Give a team three penalty kicks, and odds are it’ll win.

Just ask the Lawrence High soccer team.

The Lions were victimized by bad luck and mental errors in Tuesday night’s 4-1 loss to Topeka West at the Youth Sports Inc. fields. Two penalty kicks were awarded to the Chargers in the first 13 minutes  they missed both  and another 13 minutes into the second half. But it was what those kicks did to the Lions that really hurt.

“It didn’t cost us the game,” said senior midfielder Josh Yurick. “But I think it took our heads out of it.”

The Lions, 0-2, displayed better passing and overall cohesiveness than they did during Friday’s loss to Manhattan, but found themselves on the short end of the penalty stick.

Topeka West missed its first shot wide right, but made its second penalty kick, only to have it disallowed after a Charger entered the penalty area illegally. It befuddled the Lions at first, appearing to make them more hesitant around the ball.

They regrouped, as junior forward Oscar Ortega received the ball three minutes later at midfield, dribbled by two defenders to Topeka’s 18-yard line and fired his shot at the goalkeeper. It was just one of several jaw-dropping plays Ortega would make, but he couldn’t finish.

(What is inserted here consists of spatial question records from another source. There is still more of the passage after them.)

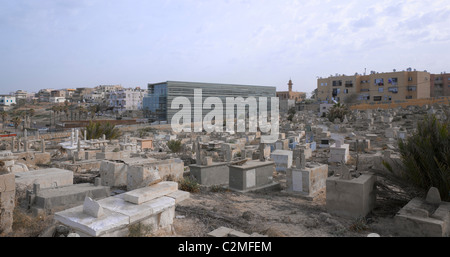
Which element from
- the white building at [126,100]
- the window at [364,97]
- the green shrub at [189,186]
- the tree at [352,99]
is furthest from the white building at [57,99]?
the green shrub at [189,186]

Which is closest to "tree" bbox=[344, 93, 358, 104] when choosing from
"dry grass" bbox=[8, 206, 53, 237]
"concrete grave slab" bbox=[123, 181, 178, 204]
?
"concrete grave slab" bbox=[123, 181, 178, 204]

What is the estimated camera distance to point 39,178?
341 inches

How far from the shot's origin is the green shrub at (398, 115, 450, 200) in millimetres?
6652

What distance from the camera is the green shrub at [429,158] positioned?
6.65m

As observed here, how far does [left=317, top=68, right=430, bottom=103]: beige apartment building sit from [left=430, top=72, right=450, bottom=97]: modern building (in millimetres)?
6948

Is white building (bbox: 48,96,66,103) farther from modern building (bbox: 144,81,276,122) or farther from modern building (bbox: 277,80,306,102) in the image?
modern building (bbox: 277,80,306,102)

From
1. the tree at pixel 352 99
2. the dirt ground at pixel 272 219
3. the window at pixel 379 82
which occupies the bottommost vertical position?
the dirt ground at pixel 272 219

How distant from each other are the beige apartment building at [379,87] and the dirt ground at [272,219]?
5390cm

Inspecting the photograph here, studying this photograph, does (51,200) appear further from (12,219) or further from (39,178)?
(39,178)

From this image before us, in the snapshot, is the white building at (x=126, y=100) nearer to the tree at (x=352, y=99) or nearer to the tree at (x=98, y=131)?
the tree at (x=352, y=99)

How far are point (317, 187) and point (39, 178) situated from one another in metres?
8.49

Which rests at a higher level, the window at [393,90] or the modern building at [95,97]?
the modern building at [95,97]
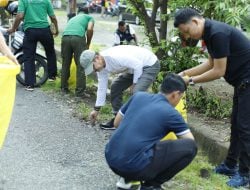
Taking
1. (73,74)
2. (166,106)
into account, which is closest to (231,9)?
(166,106)

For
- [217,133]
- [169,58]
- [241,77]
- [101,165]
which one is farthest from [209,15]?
[101,165]

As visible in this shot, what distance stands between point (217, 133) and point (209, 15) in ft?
5.54

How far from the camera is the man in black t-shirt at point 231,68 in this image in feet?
14.1

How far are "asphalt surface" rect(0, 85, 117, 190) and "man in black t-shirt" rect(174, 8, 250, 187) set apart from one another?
117 centimetres

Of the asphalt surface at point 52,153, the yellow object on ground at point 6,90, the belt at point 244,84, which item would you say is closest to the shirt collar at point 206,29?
the belt at point 244,84

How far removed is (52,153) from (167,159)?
174 centimetres

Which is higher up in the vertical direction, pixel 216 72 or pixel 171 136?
pixel 216 72

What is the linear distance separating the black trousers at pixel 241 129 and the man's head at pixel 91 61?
150 cm

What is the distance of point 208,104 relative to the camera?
6.50m

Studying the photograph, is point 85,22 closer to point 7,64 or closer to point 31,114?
point 31,114

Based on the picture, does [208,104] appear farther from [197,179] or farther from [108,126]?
[197,179]

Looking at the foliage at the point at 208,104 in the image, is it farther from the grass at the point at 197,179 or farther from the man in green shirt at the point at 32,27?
the man in green shirt at the point at 32,27

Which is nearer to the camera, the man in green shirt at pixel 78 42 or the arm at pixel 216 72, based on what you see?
the arm at pixel 216 72

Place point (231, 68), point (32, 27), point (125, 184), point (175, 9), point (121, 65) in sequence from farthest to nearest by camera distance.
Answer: point (32, 27), point (175, 9), point (121, 65), point (231, 68), point (125, 184)
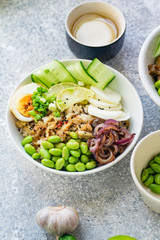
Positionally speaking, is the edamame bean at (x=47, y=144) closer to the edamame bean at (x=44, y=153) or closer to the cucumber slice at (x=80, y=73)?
the edamame bean at (x=44, y=153)

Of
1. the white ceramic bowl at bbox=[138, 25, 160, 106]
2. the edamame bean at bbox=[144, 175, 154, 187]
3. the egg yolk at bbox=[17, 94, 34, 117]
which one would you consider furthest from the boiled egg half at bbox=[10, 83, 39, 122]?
the edamame bean at bbox=[144, 175, 154, 187]

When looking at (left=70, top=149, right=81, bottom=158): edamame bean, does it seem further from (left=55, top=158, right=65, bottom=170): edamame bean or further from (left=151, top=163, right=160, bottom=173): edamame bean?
(left=151, top=163, right=160, bottom=173): edamame bean

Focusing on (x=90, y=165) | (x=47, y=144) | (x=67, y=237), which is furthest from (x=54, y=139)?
(x=67, y=237)

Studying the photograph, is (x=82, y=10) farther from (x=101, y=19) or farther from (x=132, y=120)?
(x=132, y=120)

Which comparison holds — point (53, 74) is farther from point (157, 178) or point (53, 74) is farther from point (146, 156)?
point (157, 178)

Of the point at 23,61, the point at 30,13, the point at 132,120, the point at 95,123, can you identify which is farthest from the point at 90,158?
the point at 30,13

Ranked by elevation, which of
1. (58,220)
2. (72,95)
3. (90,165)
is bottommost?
(58,220)

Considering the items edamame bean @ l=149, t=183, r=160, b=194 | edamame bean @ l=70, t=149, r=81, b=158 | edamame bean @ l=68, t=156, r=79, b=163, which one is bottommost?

“We had more chances on goal, and our midfielders controlled the ball most of the game,” LHS coach Keith Nelson said. “They played hard and they gave everything they had, mentally and physically. That’s all you can ask.”

The Chargers scored the game’s first goal with 21 minutes left in the first half, when Grady Woodruff took the ball off a short corner kick, dribbled to the endline and passed to a wide-open Andy Breeding in front of the Lawrence goal, who headed in the ball.

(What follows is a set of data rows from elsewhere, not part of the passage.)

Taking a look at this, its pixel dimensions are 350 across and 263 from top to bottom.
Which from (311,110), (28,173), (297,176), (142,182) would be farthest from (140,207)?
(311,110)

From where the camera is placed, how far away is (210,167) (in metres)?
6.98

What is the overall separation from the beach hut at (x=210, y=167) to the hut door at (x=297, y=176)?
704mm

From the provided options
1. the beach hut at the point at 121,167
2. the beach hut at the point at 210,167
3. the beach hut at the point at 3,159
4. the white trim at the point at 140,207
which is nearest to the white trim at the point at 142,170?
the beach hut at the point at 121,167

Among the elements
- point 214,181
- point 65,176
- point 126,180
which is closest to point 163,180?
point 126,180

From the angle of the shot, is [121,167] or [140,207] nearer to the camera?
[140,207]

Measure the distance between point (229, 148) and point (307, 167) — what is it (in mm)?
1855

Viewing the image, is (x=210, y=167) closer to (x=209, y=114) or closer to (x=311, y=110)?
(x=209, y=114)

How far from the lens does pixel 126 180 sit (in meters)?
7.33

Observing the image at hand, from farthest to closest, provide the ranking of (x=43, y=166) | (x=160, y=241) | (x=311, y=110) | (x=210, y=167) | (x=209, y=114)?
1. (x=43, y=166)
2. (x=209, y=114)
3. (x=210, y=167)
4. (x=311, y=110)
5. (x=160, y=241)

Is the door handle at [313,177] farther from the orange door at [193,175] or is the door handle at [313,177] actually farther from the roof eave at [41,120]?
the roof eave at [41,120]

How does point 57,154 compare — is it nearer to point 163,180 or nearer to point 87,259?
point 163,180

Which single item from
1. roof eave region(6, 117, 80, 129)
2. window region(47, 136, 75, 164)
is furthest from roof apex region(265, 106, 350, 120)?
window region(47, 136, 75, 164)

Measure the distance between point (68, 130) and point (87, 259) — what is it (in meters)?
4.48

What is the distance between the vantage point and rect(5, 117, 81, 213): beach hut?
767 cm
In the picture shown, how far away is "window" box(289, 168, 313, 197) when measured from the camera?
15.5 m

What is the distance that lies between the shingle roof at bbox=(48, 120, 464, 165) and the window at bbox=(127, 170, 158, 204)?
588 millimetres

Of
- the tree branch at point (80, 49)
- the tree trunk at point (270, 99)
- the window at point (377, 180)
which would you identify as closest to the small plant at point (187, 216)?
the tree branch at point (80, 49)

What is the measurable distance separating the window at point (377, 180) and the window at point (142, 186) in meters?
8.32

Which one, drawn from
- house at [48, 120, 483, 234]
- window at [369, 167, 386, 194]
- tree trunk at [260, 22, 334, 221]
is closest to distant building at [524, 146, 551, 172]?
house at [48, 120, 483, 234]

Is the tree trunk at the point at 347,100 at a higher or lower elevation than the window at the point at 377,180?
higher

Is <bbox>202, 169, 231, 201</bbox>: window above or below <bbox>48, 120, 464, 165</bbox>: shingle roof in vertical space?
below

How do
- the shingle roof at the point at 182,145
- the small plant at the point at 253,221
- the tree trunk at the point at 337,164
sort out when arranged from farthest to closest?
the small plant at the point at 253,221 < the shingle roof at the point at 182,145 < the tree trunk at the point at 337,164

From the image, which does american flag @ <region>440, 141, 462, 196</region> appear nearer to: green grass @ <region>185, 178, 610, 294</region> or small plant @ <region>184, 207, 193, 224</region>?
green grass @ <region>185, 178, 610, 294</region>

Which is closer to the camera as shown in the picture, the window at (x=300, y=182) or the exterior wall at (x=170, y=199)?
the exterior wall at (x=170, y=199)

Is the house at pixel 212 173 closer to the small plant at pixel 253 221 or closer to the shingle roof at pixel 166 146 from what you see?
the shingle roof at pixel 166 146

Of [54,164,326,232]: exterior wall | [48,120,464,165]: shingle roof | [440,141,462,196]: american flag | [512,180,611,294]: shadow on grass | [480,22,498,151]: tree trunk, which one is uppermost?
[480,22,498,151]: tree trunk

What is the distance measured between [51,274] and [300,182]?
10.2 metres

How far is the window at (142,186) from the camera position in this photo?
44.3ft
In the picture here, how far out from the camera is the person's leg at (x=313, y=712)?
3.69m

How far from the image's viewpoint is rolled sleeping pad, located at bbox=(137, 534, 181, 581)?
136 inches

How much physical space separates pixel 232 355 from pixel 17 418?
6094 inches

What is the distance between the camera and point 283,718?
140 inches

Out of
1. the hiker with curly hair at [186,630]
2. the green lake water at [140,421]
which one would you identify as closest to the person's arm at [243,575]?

The Lions answered less than a minute later, when Yurick was tripped in the box. Senior Josh Lorenzo converted the penalty kick, tying the game at 1.

The second half was a mixture of Lawrence making runs at the Topeka goal, and Topeka answering on counter attacks. Nearly 10 minutes into the second half, Topeka’s Brad Erwin scored the first of three second-half goals, dribbling around one Lion defender, juking goalkeeper Sean Hargis and putting the ball in the side net.

Four minutes later, he finally gave the Chargers a penalty-kick goal, then scored six minutes later when he was left unmarked on a corner kick.

Three penalty kicks, one goal; two unmarked men, two goals.

Nelson wasn’t unhappy with his players, though. He couldn’t fault bad luck, just a couple of costly mental errors. When LHS travels to Shawnee Heights on Thursday, he’s confident that his team will bounce back.

“It comes down to experience,” Nelson said. “You can’t throw kids out onto the field and expect to play premier soccer. We played two great teams so far. This team, they had 14 seniors and went to the Final Four last year. For us to play the way we did, says a lot.”